■ Ziel der Übung
Führen Sie den Text über den Chemnitzer Ortsteil Reichenhain im Anschluss an seinen letzten Satz weiter.

■ Ausgewählter Textauszug
= = = =
Christuskirche (Chemnitz)

Christuskirche (Chemnitz)
Karte
Basisdaten
Fläche: 3,96 km²
Einwohner: 2773 (Mai 2004)
Bevölkerungsdichte: 700 Einw./km²
(Mai 2004)

Reichenhain ist ein Ortsteil der Stadt Chemnitz. Er liegt rund 4,5 km südöstlich des Chemnitzer Stadtzentrums.

Inhaltsverzeichnis

Lage

Von der Niederung an der Zwönitz zieht sich der Ort, zuerst allmählich in einer flachen Mulde, dann eine steilere Anhöhe bis zur B 174 hinauf. Wegen seiner relativ geschützten Lage soll Reichenhain früher reich an Nussbäumen gewesen sein. An Adelsberg, Bernsdorf, Altchemnitz und Erfenschlag grenzend, erstreckt sich die Reichenhainer Flur über eine Fläche von 435 ha (1900).

Geschichte

Reichenhain wurde erstmals 1346 im Matrikel des Bistums Meißen erwähnt und wurde am 1. Oktober 1929 eingemeindet und ein Stadtteil von Chemnitz.

1464 wurde der Ort urkundlich als „Richenheym“ und 1485 als „Reichenheym“ (=‚zum reichen, fruchtbaren Siedelplatz‘) urkundlich erwähnt. Das zweireihige Waldhufendorf ist niemals Klosterdorf von Chemnitz gewesen. Es gehörte zusammen mit Weißbach, Dittersdorf, Kemtau, Einsiedel und Erfenschlag seit 1696 zur Herrschaft Weißbach mit Dittersdorf und kam 1843 zum Amt Chemnitz.
= = = =
■ Gegebene Daten
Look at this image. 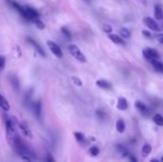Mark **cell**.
<instances>
[{"mask_svg":"<svg viewBox=\"0 0 163 162\" xmlns=\"http://www.w3.org/2000/svg\"><path fill=\"white\" fill-rule=\"evenodd\" d=\"M12 144H14V150H16V152H17V154L19 155L23 161L33 162V160L37 158L35 154V152L29 148L28 146H27L20 138L16 137L14 142H12Z\"/></svg>","mask_w":163,"mask_h":162,"instance_id":"1","label":"cell"},{"mask_svg":"<svg viewBox=\"0 0 163 162\" xmlns=\"http://www.w3.org/2000/svg\"><path fill=\"white\" fill-rule=\"evenodd\" d=\"M68 50H69L71 56L73 57L74 59H77L78 61H80V62H85L87 61L85 56L81 52V50L79 49L76 44H69L68 46Z\"/></svg>","mask_w":163,"mask_h":162,"instance_id":"2","label":"cell"},{"mask_svg":"<svg viewBox=\"0 0 163 162\" xmlns=\"http://www.w3.org/2000/svg\"><path fill=\"white\" fill-rule=\"evenodd\" d=\"M25 20L30 22H33L35 19H39L40 14L35 10V8L30 7V6H25Z\"/></svg>","mask_w":163,"mask_h":162,"instance_id":"3","label":"cell"},{"mask_svg":"<svg viewBox=\"0 0 163 162\" xmlns=\"http://www.w3.org/2000/svg\"><path fill=\"white\" fill-rule=\"evenodd\" d=\"M47 46H48V48L52 52L53 56H56L57 58H62L63 57V52H62L61 48L59 47V44H57V43L53 42V41H51V40H48L47 41Z\"/></svg>","mask_w":163,"mask_h":162,"instance_id":"4","label":"cell"},{"mask_svg":"<svg viewBox=\"0 0 163 162\" xmlns=\"http://www.w3.org/2000/svg\"><path fill=\"white\" fill-rule=\"evenodd\" d=\"M6 132H7V138L11 142H14V138L17 137L16 135V131H14V126L12 123L11 119H7L6 120Z\"/></svg>","mask_w":163,"mask_h":162,"instance_id":"5","label":"cell"},{"mask_svg":"<svg viewBox=\"0 0 163 162\" xmlns=\"http://www.w3.org/2000/svg\"><path fill=\"white\" fill-rule=\"evenodd\" d=\"M143 56L147 60L152 61V60H158L159 53L156 50L152 49V48H145V49H143Z\"/></svg>","mask_w":163,"mask_h":162,"instance_id":"6","label":"cell"},{"mask_svg":"<svg viewBox=\"0 0 163 162\" xmlns=\"http://www.w3.org/2000/svg\"><path fill=\"white\" fill-rule=\"evenodd\" d=\"M143 23H144V25H145V26H147L149 29L153 30V31H159V30H160L159 25H158L155 20H154V19H152V18L145 17V18L143 19Z\"/></svg>","mask_w":163,"mask_h":162,"instance_id":"7","label":"cell"},{"mask_svg":"<svg viewBox=\"0 0 163 162\" xmlns=\"http://www.w3.org/2000/svg\"><path fill=\"white\" fill-rule=\"evenodd\" d=\"M18 127H19V130L21 131V133L25 137H27L29 139L32 138V132H31L30 128L28 127V124L26 122H18Z\"/></svg>","mask_w":163,"mask_h":162,"instance_id":"8","label":"cell"},{"mask_svg":"<svg viewBox=\"0 0 163 162\" xmlns=\"http://www.w3.org/2000/svg\"><path fill=\"white\" fill-rule=\"evenodd\" d=\"M27 40H28V42L30 43V44H31V46H32V47H33L35 50H37V52H38V53H39L40 56H42V57L46 56V53H44V50H43V48L41 47V46H40V44H39V42H37V41H35L33 38L29 37Z\"/></svg>","mask_w":163,"mask_h":162,"instance_id":"9","label":"cell"},{"mask_svg":"<svg viewBox=\"0 0 163 162\" xmlns=\"http://www.w3.org/2000/svg\"><path fill=\"white\" fill-rule=\"evenodd\" d=\"M33 111H35V117L41 120V118H42V103L40 100H37L33 103Z\"/></svg>","mask_w":163,"mask_h":162,"instance_id":"10","label":"cell"},{"mask_svg":"<svg viewBox=\"0 0 163 162\" xmlns=\"http://www.w3.org/2000/svg\"><path fill=\"white\" fill-rule=\"evenodd\" d=\"M135 108H136L143 116H149V113H150L149 108H148V106H145L143 102H141V101H136V102H135Z\"/></svg>","mask_w":163,"mask_h":162,"instance_id":"11","label":"cell"},{"mask_svg":"<svg viewBox=\"0 0 163 162\" xmlns=\"http://www.w3.org/2000/svg\"><path fill=\"white\" fill-rule=\"evenodd\" d=\"M0 108L3 110V111H9L10 110V105L8 102V100L1 93H0Z\"/></svg>","mask_w":163,"mask_h":162,"instance_id":"12","label":"cell"},{"mask_svg":"<svg viewBox=\"0 0 163 162\" xmlns=\"http://www.w3.org/2000/svg\"><path fill=\"white\" fill-rule=\"evenodd\" d=\"M108 37H109V39H110V40H112L113 43H115V44H123V43H124L123 39L121 38L120 36L113 35V33H109Z\"/></svg>","mask_w":163,"mask_h":162,"instance_id":"13","label":"cell"},{"mask_svg":"<svg viewBox=\"0 0 163 162\" xmlns=\"http://www.w3.org/2000/svg\"><path fill=\"white\" fill-rule=\"evenodd\" d=\"M117 107H118V109L119 110H127L128 109V101L125 100V98H119V100H118V105H117Z\"/></svg>","mask_w":163,"mask_h":162,"instance_id":"14","label":"cell"},{"mask_svg":"<svg viewBox=\"0 0 163 162\" xmlns=\"http://www.w3.org/2000/svg\"><path fill=\"white\" fill-rule=\"evenodd\" d=\"M154 17L158 20H162L163 19V10L161 6H159V5H156L154 7Z\"/></svg>","mask_w":163,"mask_h":162,"instance_id":"15","label":"cell"},{"mask_svg":"<svg viewBox=\"0 0 163 162\" xmlns=\"http://www.w3.org/2000/svg\"><path fill=\"white\" fill-rule=\"evenodd\" d=\"M97 85L101 88V89H110L111 88V83L108 82L106 80H103V79H100L97 81Z\"/></svg>","mask_w":163,"mask_h":162,"instance_id":"16","label":"cell"},{"mask_svg":"<svg viewBox=\"0 0 163 162\" xmlns=\"http://www.w3.org/2000/svg\"><path fill=\"white\" fill-rule=\"evenodd\" d=\"M115 127H117V130H118V132H120V133H123L124 132V130H125V123H124V121L123 120H118L117 121V124H115Z\"/></svg>","mask_w":163,"mask_h":162,"instance_id":"17","label":"cell"},{"mask_svg":"<svg viewBox=\"0 0 163 162\" xmlns=\"http://www.w3.org/2000/svg\"><path fill=\"white\" fill-rule=\"evenodd\" d=\"M153 121H154V123H155L156 126H163V117L161 114H159V113H156L153 116Z\"/></svg>","mask_w":163,"mask_h":162,"instance_id":"18","label":"cell"},{"mask_svg":"<svg viewBox=\"0 0 163 162\" xmlns=\"http://www.w3.org/2000/svg\"><path fill=\"white\" fill-rule=\"evenodd\" d=\"M152 66L154 67V69L158 71H160V72H163V64H161L160 61H158V60H152V61H150Z\"/></svg>","mask_w":163,"mask_h":162,"instance_id":"19","label":"cell"},{"mask_svg":"<svg viewBox=\"0 0 163 162\" xmlns=\"http://www.w3.org/2000/svg\"><path fill=\"white\" fill-rule=\"evenodd\" d=\"M10 81H11V83H12V85H14V90H16V91H18V90L20 89V83H19V80L17 79V77L14 76V77L10 79Z\"/></svg>","mask_w":163,"mask_h":162,"instance_id":"20","label":"cell"},{"mask_svg":"<svg viewBox=\"0 0 163 162\" xmlns=\"http://www.w3.org/2000/svg\"><path fill=\"white\" fill-rule=\"evenodd\" d=\"M120 35H121V38H130L131 32H130V30H128L127 28H121Z\"/></svg>","mask_w":163,"mask_h":162,"instance_id":"21","label":"cell"},{"mask_svg":"<svg viewBox=\"0 0 163 162\" xmlns=\"http://www.w3.org/2000/svg\"><path fill=\"white\" fill-rule=\"evenodd\" d=\"M151 151H152V147H151L150 144H144L143 148H142V154L148 155V154H150Z\"/></svg>","mask_w":163,"mask_h":162,"instance_id":"22","label":"cell"},{"mask_svg":"<svg viewBox=\"0 0 163 162\" xmlns=\"http://www.w3.org/2000/svg\"><path fill=\"white\" fill-rule=\"evenodd\" d=\"M61 32L63 33V36L67 38V39H69V40H70L72 36H71V32H70V30H69V29L65 28V27H62V28H61Z\"/></svg>","mask_w":163,"mask_h":162,"instance_id":"23","label":"cell"},{"mask_svg":"<svg viewBox=\"0 0 163 162\" xmlns=\"http://www.w3.org/2000/svg\"><path fill=\"white\" fill-rule=\"evenodd\" d=\"M33 23H35V27L39 29V30H43V29H44V23L40 20V18H39V19H35V21H33Z\"/></svg>","mask_w":163,"mask_h":162,"instance_id":"24","label":"cell"},{"mask_svg":"<svg viewBox=\"0 0 163 162\" xmlns=\"http://www.w3.org/2000/svg\"><path fill=\"white\" fill-rule=\"evenodd\" d=\"M99 148L98 147H91V148L89 149V153L91 155H93V157H95V155L99 154Z\"/></svg>","mask_w":163,"mask_h":162,"instance_id":"25","label":"cell"},{"mask_svg":"<svg viewBox=\"0 0 163 162\" xmlns=\"http://www.w3.org/2000/svg\"><path fill=\"white\" fill-rule=\"evenodd\" d=\"M102 29H103V31L106 32V33H111V32H112V26H110V25H108V23H104V25L102 26Z\"/></svg>","mask_w":163,"mask_h":162,"instance_id":"26","label":"cell"},{"mask_svg":"<svg viewBox=\"0 0 163 162\" xmlns=\"http://www.w3.org/2000/svg\"><path fill=\"white\" fill-rule=\"evenodd\" d=\"M5 66H6V58L5 56H0V71L5 69Z\"/></svg>","mask_w":163,"mask_h":162,"instance_id":"27","label":"cell"},{"mask_svg":"<svg viewBox=\"0 0 163 162\" xmlns=\"http://www.w3.org/2000/svg\"><path fill=\"white\" fill-rule=\"evenodd\" d=\"M74 137H76L77 141H79V142H82V141L85 140V135L81 133V132H74Z\"/></svg>","mask_w":163,"mask_h":162,"instance_id":"28","label":"cell"},{"mask_svg":"<svg viewBox=\"0 0 163 162\" xmlns=\"http://www.w3.org/2000/svg\"><path fill=\"white\" fill-rule=\"evenodd\" d=\"M117 148H118V150H119L121 153H122V155H127V154H128V151H127V149L124 148L123 146H120V144H119V146H117Z\"/></svg>","mask_w":163,"mask_h":162,"instance_id":"29","label":"cell"},{"mask_svg":"<svg viewBox=\"0 0 163 162\" xmlns=\"http://www.w3.org/2000/svg\"><path fill=\"white\" fill-rule=\"evenodd\" d=\"M71 79H72V81H73V82H74L77 85H79V87H81V85H82V82H81V80H80L78 77H72Z\"/></svg>","mask_w":163,"mask_h":162,"instance_id":"30","label":"cell"},{"mask_svg":"<svg viewBox=\"0 0 163 162\" xmlns=\"http://www.w3.org/2000/svg\"><path fill=\"white\" fill-rule=\"evenodd\" d=\"M46 162H56V161H55L53 157L49 153V154H47V157H46Z\"/></svg>","mask_w":163,"mask_h":162,"instance_id":"31","label":"cell"},{"mask_svg":"<svg viewBox=\"0 0 163 162\" xmlns=\"http://www.w3.org/2000/svg\"><path fill=\"white\" fill-rule=\"evenodd\" d=\"M156 39H158V41H159V42L163 44V33H159V35H156Z\"/></svg>","mask_w":163,"mask_h":162,"instance_id":"32","label":"cell"},{"mask_svg":"<svg viewBox=\"0 0 163 162\" xmlns=\"http://www.w3.org/2000/svg\"><path fill=\"white\" fill-rule=\"evenodd\" d=\"M142 33H143L144 37H147V38H151V33H150L149 31H147V30H143Z\"/></svg>","mask_w":163,"mask_h":162,"instance_id":"33","label":"cell"},{"mask_svg":"<svg viewBox=\"0 0 163 162\" xmlns=\"http://www.w3.org/2000/svg\"><path fill=\"white\" fill-rule=\"evenodd\" d=\"M129 161H130V162H138V160H136V158H135V157H133V155H130V158H129Z\"/></svg>","mask_w":163,"mask_h":162,"instance_id":"34","label":"cell"},{"mask_svg":"<svg viewBox=\"0 0 163 162\" xmlns=\"http://www.w3.org/2000/svg\"><path fill=\"white\" fill-rule=\"evenodd\" d=\"M97 114H98V117H100V118H104V113L102 112V111H100V110L97 111Z\"/></svg>","mask_w":163,"mask_h":162,"instance_id":"35","label":"cell"},{"mask_svg":"<svg viewBox=\"0 0 163 162\" xmlns=\"http://www.w3.org/2000/svg\"><path fill=\"white\" fill-rule=\"evenodd\" d=\"M143 5H147V2H148V0H140Z\"/></svg>","mask_w":163,"mask_h":162,"instance_id":"36","label":"cell"},{"mask_svg":"<svg viewBox=\"0 0 163 162\" xmlns=\"http://www.w3.org/2000/svg\"><path fill=\"white\" fill-rule=\"evenodd\" d=\"M150 162H159V161H158L156 159H152V160H151V161H150Z\"/></svg>","mask_w":163,"mask_h":162,"instance_id":"37","label":"cell"},{"mask_svg":"<svg viewBox=\"0 0 163 162\" xmlns=\"http://www.w3.org/2000/svg\"><path fill=\"white\" fill-rule=\"evenodd\" d=\"M161 161H162V162H163V157H162V159H161Z\"/></svg>","mask_w":163,"mask_h":162,"instance_id":"38","label":"cell"},{"mask_svg":"<svg viewBox=\"0 0 163 162\" xmlns=\"http://www.w3.org/2000/svg\"><path fill=\"white\" fill-rule=\"evenodd\" d=\"M7 1H9V2H10V1H11V0H7Z\"/></svg>","mask_w":163,"mask_h":162,"instance_id":"39","label":"cell"},{"mask_svg":"<svg viewBox=\"0 0 163 162\" xmlns=\"http://www.w3.org/2000/svg\"><path fill=\"white\" fill-rule=\"evenodd\" d=\"M85 1H89V0H85Z\"/></svg>","mask_w":163,"mask_h":162,"instance_id":"40","label":"cell"}]
</instances>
= = = =
■ Schriftliche Antwort
Im August 1790 schlossen sich die Reichenhainer Bauern als erste ihres Herrschaftsgebietes dem antifeudalen sächsischen Bauernaufstand an: „Es rührt alles von Reichenhayn, weil sie gelesen und erfahren haben, dass in anderen Ländern verschiedene Untertanen sich ihrer Gerichtsobrigkeit widersetzten“. Die Bauern verweigerten die Leistung von Frondiensten, wurden aber durch Versprechungen so lange hingehalten, bis die sächsische Regierung wieder Herr der Lage war. Ihr Wortführer, der Reichenhainer Lehnrichter Carl David Eichler, der Besitzer eines ansehnlichen Bauerngutes im Wert von 700 Talern war, erhielt eine Zuchthausstrafe.

Neben der Landwirtschaft spielte in Reichenhain die Hausindustrie eine Rolle. Für die Zeit um 1820 berichtet A. Schumann: „In den Wohnhäusern sieht man eine Menge von Stühlen im Gange, welche theils Cattun und andre Baumwollfabrikate, theils Strumpfwaare aller Art und Borten liefern.“

An der Jägerschlößchenstraße 94 und 105 sind als Objekte der ländlichen Volksarchitektur zwei erzgebirgstypische Dreiseitenhöfe erhalten. In deren Nähe befindet sich der letzte der in Reichenhain früher vorhandenen Kastanienbäume mit essbaren Früchten (Maronen). Der Baum ist mehrere hundert Jahre alt. Ebenfalls erwähnenswert ist das ehemalige Lehngericht und das Wohnstallhaus Jägerschlößchenstraße 104, sowie mehrere ländliche Wohnhäuser aus der ersten Hälfte des 19. Jahrhunderts an Gornauer Straße und Richterweg.

Die Eingliederung in die Stadt Chemnitz führte in den Jahrzehnten nach 1929 kaum zu einer Veränderung des überwiegend dörflichen Charakters des Ortes, abgesehen von der Gründerzeitbebauung an den beiden Hauptstraßen, der sogenannten Kriegersiedlung am Rande des Niedereinsiedler Waldes und einigen Wohnhäusern und dem ersten Nachkriegs-Schulneubau am Genossenschaftsweg.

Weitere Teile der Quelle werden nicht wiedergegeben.